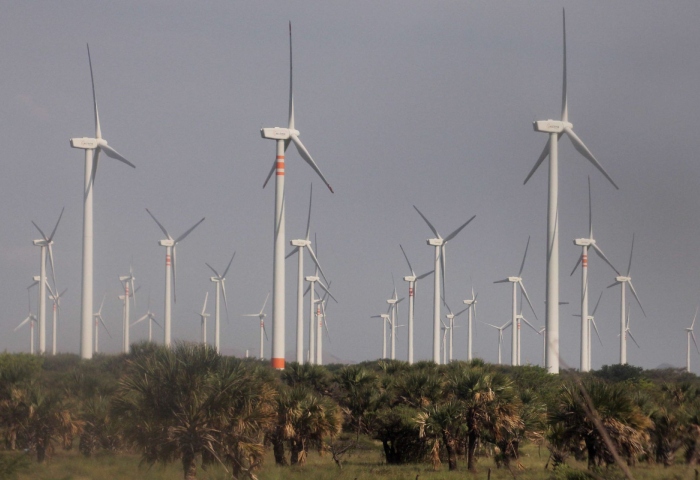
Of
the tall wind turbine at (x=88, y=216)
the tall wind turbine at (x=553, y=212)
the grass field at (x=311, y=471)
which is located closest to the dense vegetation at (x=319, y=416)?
the grass field at (x=311, y=471)

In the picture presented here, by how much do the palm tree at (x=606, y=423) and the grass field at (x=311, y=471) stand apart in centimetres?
93

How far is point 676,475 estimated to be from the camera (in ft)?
74.4

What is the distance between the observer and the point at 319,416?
111 feet

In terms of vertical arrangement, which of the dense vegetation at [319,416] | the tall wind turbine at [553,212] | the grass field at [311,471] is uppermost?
the tall wind turbine at [553,212]

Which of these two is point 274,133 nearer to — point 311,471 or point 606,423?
point 311,471

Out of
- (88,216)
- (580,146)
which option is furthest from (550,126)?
(88,216)

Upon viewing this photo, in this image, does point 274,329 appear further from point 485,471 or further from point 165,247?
------------------------------------------------------------------------
• **The task**:
Rewrite every line of the data above as a numbered list, skipping the blank lines and omitting the pictures.

• **Correct output**:
1. Of
2. the tall wind turbine at (x=88, y=216)
3. the tall wind turbine at (x=553, y=212)
4. the grass field at (x=311, y=471)
5. which is located closest to the dense vegetation at (x=319, y=416)?
6. the grass field at (x=311, y=471)
7. In the picture presented here, by how much do the palm tree at (x=606, y=423) and the grass field at (x=311, y=471) stand apart in centimetres?
8. 93
9. How far is point 676,475 estimated to be from the camera (in ft)?
10. 74.4
11. What is the distance between the observer and the point at 319,416?
12. 111 feet
13. In terms of vertical arrangement, which of the dense vegetation at [319,416] | the tall wind turbine at [553,212] | the grass field at [311,471] is uppermost?
14. the tall wind turbine at [553,212]
15. Which of these two is point 274,133 nearer to — point 311,471 or point 606,423?
16. point 311,471
17. Out of
18. - (88,216)
19. - (580,146)
20. which option is furthest from (550,126)?
21. (88,216)
22. Upon viewing this photo, in this image, does point 274,329 appear further from point 485,471 or further from point 165,247?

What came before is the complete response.